Court Finds Chalking Tires for Parking Tickets is Unconstitutional
On April 22nd, the 6th U.S. Circuit Court of Appeals ruled that the physical marking of tires with chalk to enforce parking rules is unconstitutional. It was argued that the chalk left on a vehicle’s tire — done to note how long it has been parked in a certain location — amounted to searching without a warrant.
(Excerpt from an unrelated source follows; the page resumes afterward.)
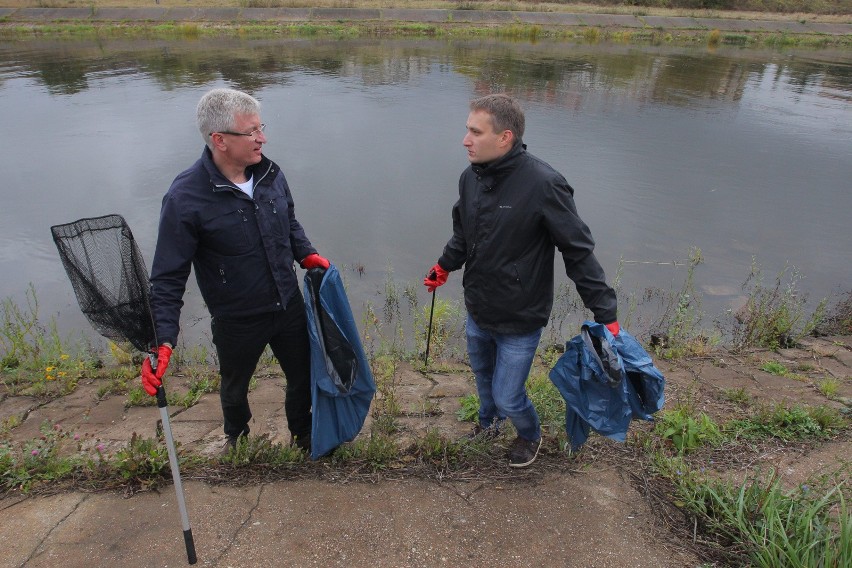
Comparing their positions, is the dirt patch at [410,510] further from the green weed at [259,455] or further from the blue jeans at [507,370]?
the blue jeans at [507,370]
This is a violation of the Fourth Amendment, which protects against unreasonable searches and seizures.
In the case of a Michigan woman who was issued 15 parking tickets in three years, U.S. Circuit Judge Bernice Bouie Donald wrote, “The city commences its search on cars that are parked legally, without probable cause or even so much as individualized suspicion of wrongdoing — the touchstone of reasonable standard.”
It was further determined by the court that the chalking of cars to raise revenue does not count as a public safety concern that may allow a search without a warrant. Currently, the court’s decision affects Michigan, Ohio, Kentucky and Tennessee.
Appeals Court Asked to Reconsider Case
On Monday, May 6th, the city of Saginaw, Michigan asked a federal appeals court to reconsider this ruling. The city argued the case was of “exceptional importance”, because “cities across the United States have ceased parking enforcement.”
While the ruling may have deterred parking enforcement in some communities and cities, others are now considering more modern ways to deal with overtime parking, such as taking photos.